• _PROMPT_:
Copy the lines exactly, beginning at the line that contains "Лот: 25377281. Фото: 1." and stopping after the line that contains "Frye • Patty".

• _TASK MATERIAL_:
---------------
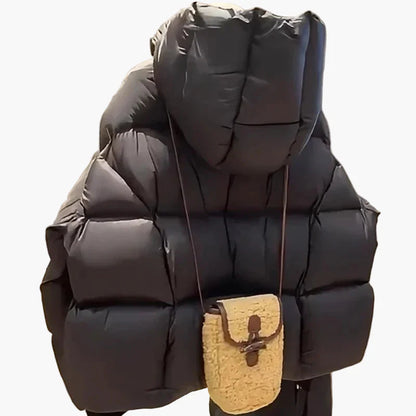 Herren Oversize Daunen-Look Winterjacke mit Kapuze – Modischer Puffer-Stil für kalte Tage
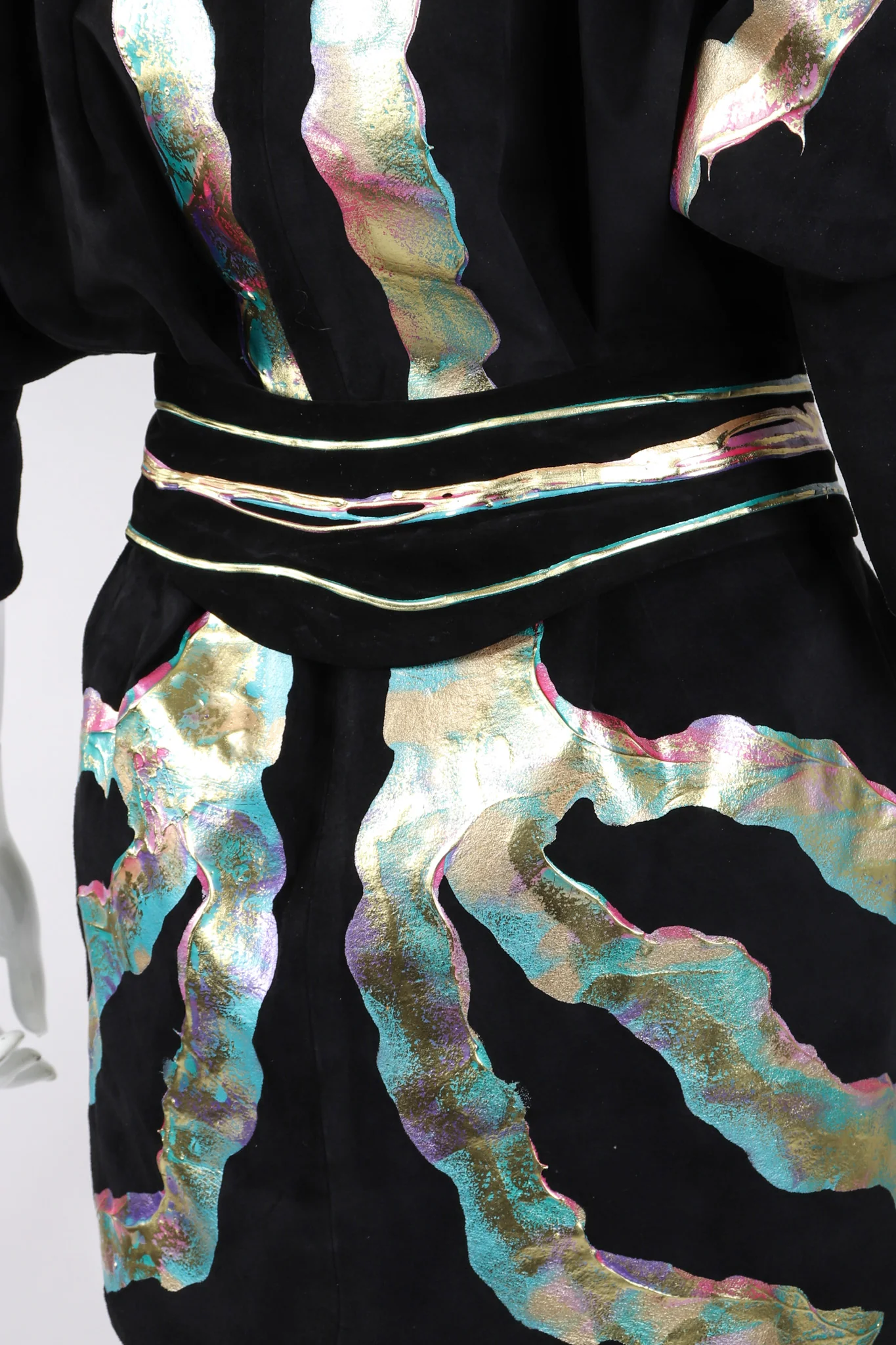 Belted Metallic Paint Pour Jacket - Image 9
---------------
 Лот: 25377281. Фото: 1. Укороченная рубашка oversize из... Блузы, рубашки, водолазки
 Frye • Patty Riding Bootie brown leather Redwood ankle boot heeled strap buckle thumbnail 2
---------------
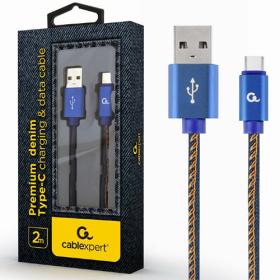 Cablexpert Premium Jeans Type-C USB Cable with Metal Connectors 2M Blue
---------------
• _EXPECTED OUTPUT_:
 Лот: 25377281. Фото: 1. Укороченная рубашка oversize из... Блузы, рубашки, водолазки
 Frye • Patty Riding Bootie brown leather Redwood ankle boot heeled strap buckle thumbnail 2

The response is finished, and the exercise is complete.